§ **Text section**
##############################

Scenario — The international collaboration problem
Your analysis runs correctly on your Brussels workstation. A collaborator in the US runs the exact same code and gets different patient group orderings.
sorted_ids <- base::sort(patient_ids)
# "é" sorts after "z" under LC_COLLATE=en_US.UTF-8
# but between "e" and "f" under LC_COLLATE=fr_BE.UTF-8The downstream merge uses sorted_ids as a key. The
groupings differ. Table 2 in the paper is different in the two labs —
with no error thrown anywhere. reproducr flags
base::sort() as locale-sensitive so you know to pin the
locale explicitly:
# Pin locale for reproducible sorting
Sys.setlocale("LC_COLLATE", "C")
sorted_ids <- base::sort(patient_ids)Combining checks and filtering
All three checks run by default. You can select any subset:
full_script <- tempfile(fileext = ".R")

##############################

§ **Tasks and exercises**
1) Print the part of the scenario starting with "Scenario — The" and going on through "patient group orderings.".
2) For each statement, state whether it agrees with the scenario by answering yes or no, and quote the scenario's deciding words. (a) The collaborator in the US receives an error message when running the code. (b) reproducr flags base::sort() as locale-sensitive. (c) All three checks run by default.
The lines that follow are not needed for any of this work.

##############################

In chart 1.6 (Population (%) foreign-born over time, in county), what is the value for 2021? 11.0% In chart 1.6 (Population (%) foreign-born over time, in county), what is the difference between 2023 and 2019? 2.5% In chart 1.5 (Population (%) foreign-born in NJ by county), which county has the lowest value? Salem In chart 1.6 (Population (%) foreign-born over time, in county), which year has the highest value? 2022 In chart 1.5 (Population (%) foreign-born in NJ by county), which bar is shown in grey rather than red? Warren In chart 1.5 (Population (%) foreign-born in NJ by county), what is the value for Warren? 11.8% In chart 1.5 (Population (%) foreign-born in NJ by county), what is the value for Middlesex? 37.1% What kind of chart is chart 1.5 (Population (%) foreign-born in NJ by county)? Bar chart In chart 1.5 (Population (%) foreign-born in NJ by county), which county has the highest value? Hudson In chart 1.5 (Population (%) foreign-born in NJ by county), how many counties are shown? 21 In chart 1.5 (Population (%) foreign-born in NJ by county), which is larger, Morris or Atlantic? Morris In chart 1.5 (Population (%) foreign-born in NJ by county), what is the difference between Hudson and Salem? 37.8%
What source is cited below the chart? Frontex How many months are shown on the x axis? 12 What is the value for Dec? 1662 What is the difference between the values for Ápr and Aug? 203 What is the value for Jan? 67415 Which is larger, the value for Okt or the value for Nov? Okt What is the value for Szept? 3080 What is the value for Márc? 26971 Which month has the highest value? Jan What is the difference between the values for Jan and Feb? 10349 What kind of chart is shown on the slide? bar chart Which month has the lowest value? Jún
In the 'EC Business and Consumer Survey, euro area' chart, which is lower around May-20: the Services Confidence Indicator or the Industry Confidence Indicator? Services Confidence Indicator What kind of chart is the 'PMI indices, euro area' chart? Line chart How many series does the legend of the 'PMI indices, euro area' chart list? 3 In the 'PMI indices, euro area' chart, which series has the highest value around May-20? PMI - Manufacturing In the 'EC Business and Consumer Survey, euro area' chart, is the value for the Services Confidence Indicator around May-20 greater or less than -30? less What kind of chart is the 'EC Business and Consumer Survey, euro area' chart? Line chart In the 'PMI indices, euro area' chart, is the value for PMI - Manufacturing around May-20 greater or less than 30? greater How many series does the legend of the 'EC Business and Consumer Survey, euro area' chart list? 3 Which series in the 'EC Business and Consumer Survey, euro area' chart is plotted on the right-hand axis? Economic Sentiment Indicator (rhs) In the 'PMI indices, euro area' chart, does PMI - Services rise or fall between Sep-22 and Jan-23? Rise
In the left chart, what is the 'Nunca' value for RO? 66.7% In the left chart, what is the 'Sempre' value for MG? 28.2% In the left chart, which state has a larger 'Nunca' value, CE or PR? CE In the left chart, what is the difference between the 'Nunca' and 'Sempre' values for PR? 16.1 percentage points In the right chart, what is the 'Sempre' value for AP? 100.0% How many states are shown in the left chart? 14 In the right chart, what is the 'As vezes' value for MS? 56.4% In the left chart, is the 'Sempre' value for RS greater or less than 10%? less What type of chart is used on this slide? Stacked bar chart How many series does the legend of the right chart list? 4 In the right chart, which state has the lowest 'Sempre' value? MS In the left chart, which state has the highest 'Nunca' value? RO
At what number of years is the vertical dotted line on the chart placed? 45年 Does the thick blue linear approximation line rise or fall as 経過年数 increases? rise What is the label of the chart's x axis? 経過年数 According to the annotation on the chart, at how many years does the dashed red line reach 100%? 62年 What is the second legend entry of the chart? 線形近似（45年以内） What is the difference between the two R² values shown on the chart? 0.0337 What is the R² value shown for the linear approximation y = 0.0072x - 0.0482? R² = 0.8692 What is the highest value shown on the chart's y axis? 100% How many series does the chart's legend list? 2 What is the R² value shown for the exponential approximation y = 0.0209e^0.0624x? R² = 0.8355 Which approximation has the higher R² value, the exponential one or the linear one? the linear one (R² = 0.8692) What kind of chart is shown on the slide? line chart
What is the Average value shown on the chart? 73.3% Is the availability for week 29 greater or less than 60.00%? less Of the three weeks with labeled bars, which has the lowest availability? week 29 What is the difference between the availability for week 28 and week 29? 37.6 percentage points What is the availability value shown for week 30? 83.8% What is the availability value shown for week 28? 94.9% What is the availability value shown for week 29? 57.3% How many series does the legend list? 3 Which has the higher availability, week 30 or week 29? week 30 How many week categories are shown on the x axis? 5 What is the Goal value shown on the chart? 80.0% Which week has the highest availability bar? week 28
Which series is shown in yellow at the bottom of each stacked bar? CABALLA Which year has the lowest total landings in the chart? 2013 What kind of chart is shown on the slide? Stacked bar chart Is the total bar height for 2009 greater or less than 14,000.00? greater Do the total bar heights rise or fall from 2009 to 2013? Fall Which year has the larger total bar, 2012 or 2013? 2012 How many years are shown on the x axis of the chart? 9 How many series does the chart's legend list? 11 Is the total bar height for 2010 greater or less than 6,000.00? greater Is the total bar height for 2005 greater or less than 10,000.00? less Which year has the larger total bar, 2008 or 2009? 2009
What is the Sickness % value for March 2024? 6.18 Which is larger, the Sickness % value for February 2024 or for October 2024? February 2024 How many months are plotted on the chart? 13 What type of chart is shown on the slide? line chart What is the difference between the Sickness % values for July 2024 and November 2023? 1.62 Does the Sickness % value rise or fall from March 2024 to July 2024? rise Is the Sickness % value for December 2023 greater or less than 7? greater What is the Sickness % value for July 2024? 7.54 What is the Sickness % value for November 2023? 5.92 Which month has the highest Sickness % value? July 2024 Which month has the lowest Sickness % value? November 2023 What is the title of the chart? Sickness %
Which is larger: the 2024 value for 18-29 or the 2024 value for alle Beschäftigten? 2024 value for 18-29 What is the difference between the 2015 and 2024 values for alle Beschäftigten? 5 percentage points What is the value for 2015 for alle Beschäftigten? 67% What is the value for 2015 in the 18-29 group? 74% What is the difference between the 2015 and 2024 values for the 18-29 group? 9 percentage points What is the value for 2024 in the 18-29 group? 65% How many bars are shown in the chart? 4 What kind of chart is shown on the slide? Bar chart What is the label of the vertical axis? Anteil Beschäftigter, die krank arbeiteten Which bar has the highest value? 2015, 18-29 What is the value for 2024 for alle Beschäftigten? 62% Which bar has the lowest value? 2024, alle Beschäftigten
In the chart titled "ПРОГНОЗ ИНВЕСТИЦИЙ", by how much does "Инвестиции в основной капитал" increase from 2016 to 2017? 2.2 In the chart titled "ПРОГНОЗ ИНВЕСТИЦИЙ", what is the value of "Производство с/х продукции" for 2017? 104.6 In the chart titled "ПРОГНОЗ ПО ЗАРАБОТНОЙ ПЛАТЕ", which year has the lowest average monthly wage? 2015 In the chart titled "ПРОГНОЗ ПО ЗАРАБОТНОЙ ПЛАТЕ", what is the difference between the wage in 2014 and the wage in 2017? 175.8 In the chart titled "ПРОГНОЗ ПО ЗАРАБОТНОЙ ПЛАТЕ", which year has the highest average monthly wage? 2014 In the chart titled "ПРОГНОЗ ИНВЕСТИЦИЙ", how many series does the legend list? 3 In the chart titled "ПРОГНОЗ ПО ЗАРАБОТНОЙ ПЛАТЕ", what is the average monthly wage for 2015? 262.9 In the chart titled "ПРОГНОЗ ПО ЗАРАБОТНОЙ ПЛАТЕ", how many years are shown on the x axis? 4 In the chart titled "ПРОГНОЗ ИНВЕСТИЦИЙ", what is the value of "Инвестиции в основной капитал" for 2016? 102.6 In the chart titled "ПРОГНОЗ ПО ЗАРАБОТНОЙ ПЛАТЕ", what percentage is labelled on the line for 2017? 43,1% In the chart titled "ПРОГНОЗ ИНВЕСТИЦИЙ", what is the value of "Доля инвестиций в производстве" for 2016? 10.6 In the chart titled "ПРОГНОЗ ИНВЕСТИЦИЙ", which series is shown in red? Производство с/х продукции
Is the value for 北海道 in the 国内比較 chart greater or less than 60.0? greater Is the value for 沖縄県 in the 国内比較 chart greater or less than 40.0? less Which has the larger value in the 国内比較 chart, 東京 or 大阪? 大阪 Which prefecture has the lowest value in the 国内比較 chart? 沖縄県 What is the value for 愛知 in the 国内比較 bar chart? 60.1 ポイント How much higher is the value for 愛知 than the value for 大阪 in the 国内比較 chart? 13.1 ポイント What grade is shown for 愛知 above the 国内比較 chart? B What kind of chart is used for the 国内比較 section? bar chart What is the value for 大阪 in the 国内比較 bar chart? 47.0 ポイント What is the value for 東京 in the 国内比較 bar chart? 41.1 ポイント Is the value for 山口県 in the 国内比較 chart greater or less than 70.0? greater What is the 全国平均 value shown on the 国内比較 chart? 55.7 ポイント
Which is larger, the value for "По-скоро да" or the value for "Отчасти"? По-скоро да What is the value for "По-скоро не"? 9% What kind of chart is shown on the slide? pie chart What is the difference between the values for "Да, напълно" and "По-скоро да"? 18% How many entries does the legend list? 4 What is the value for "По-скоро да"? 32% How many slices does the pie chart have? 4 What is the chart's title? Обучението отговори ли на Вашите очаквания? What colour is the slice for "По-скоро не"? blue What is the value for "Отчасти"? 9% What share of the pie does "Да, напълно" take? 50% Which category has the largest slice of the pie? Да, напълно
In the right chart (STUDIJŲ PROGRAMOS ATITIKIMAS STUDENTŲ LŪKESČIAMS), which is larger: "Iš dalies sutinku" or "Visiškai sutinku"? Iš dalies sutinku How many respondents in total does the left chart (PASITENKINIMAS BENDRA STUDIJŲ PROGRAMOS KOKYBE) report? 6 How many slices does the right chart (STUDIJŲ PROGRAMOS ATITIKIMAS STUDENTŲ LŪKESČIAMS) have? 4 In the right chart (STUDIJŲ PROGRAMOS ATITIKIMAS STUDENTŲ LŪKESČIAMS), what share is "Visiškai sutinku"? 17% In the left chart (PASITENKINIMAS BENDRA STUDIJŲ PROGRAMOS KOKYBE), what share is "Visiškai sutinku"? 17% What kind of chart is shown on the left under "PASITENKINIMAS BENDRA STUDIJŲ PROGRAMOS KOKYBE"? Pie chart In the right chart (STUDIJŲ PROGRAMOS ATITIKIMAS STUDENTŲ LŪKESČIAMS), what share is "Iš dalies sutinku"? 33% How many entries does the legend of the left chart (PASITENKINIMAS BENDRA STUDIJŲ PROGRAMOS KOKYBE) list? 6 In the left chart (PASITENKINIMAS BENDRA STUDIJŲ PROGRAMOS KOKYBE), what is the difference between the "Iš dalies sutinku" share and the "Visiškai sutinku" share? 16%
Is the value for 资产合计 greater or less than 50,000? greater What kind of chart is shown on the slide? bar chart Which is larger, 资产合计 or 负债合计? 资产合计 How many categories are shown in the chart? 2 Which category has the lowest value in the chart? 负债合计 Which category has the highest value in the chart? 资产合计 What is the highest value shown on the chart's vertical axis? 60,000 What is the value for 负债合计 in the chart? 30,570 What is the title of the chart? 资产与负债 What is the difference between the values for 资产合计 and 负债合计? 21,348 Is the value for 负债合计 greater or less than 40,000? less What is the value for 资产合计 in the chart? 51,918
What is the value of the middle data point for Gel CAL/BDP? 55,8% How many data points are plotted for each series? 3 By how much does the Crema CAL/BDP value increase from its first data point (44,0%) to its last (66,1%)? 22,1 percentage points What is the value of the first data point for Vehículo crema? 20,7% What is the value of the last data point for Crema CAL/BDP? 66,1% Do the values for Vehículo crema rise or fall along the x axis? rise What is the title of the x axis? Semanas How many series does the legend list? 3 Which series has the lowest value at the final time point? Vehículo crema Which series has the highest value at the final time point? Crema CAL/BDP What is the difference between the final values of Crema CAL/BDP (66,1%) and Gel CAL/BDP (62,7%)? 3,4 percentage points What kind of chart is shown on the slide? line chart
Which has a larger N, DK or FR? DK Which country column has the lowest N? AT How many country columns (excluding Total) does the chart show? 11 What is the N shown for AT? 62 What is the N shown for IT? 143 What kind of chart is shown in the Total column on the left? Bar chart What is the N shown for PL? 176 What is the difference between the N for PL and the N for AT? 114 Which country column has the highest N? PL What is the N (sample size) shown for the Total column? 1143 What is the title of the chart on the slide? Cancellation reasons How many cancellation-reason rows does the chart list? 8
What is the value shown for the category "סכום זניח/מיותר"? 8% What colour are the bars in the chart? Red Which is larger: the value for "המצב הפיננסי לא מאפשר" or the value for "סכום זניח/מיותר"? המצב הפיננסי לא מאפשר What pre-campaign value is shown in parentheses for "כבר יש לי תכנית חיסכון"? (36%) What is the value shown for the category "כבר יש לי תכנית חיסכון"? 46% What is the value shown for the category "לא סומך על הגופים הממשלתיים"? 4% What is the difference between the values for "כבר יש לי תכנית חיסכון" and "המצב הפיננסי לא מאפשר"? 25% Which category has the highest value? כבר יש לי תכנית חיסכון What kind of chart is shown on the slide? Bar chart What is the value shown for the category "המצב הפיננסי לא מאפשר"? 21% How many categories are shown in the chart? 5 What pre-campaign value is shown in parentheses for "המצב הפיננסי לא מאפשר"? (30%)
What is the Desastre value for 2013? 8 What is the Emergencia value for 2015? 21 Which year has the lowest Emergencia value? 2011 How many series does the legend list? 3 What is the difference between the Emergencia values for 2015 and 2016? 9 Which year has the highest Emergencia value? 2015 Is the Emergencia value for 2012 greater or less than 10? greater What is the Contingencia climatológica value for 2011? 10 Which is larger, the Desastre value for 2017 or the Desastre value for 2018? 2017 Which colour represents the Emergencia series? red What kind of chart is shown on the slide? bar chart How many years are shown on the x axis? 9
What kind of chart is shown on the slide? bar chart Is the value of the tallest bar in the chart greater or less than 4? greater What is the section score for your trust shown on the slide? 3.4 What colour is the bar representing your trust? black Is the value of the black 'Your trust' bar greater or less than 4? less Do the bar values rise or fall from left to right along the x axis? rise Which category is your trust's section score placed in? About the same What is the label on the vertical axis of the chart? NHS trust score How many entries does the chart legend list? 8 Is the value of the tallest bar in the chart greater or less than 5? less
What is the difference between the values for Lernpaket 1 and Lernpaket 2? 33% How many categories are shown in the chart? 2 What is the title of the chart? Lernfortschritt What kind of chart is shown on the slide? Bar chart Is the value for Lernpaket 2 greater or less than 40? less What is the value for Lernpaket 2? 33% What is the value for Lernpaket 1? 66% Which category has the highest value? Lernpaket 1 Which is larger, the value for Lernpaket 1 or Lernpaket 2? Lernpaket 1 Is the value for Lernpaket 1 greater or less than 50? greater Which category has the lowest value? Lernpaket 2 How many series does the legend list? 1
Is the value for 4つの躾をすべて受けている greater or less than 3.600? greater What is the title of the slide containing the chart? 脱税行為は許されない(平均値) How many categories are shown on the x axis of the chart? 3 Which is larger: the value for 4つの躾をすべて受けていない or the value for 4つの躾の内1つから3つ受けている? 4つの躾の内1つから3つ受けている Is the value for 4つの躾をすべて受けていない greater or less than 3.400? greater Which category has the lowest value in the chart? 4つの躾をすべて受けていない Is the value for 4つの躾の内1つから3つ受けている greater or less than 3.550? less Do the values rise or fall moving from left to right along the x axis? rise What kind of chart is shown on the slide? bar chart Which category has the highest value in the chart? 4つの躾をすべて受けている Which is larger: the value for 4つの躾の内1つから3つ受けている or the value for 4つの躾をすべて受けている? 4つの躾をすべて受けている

##############################

§ **Answers to the problems**
1)
Scenario — The international collaboration problem
Your analysis runs correctly on your Brussels workstation. A collaborator in the US runs the exact same code and gets different patient group orderings.

2)
(a) No: "with no error thrown anywhere."
(b) Yes: "reproducr flags base::sort() as locale-sensitive"
(c) Yes: "All three checks run by default."